This is one of a series of blogs exploring the issues facing refugees’ economic inclusion within the top refugee and forced migrant hosting countries. All are being authored with local experts and provide a snapshot of the barriers refugees face and what the policy priorities are going forward. All blogs can be found here: /page/labor-market-access
For over forty years, Pakistan has hosted over 1.4 million registered Afghan refugees, and approximately one million more unregistered Afghan nationals. Initially, the government of Pakistan reacted warmly, providing them with some rights to work and live. Yet this view deteriorated in the mid-1990s; refugees were accused of putting pressure on services and the labor market, as well as blamed for an increase in crime and terrorism. “Voluntary” repatriation became the primary policy response.
With the fall of Afghanistan to the Taliban, it is likely that the Pakistani government will see new refugee movements. These people are likely to receive a cold welcome. Such movements may also have negative implications for the Afghans already in Pakistan who have been used as a political bargaining chip for decades. The international community must support Pakistan in their hosting of this population, pushing to ensure rights are both upheld and extended.
◇ ◇ ◇
* [What you are asked to do]: In the passage on Afghan refugees in Pakistan, when did the Pakistani government's view of the refugees deteriorate?

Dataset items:
◇ ◇ ◇
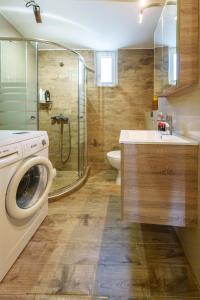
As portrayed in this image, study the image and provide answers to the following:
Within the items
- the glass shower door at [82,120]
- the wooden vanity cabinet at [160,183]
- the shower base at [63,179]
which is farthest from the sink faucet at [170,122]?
the glass shower door at [82,120]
◇ ◇ ◇
* [Exercise result]: In the mid-1990s.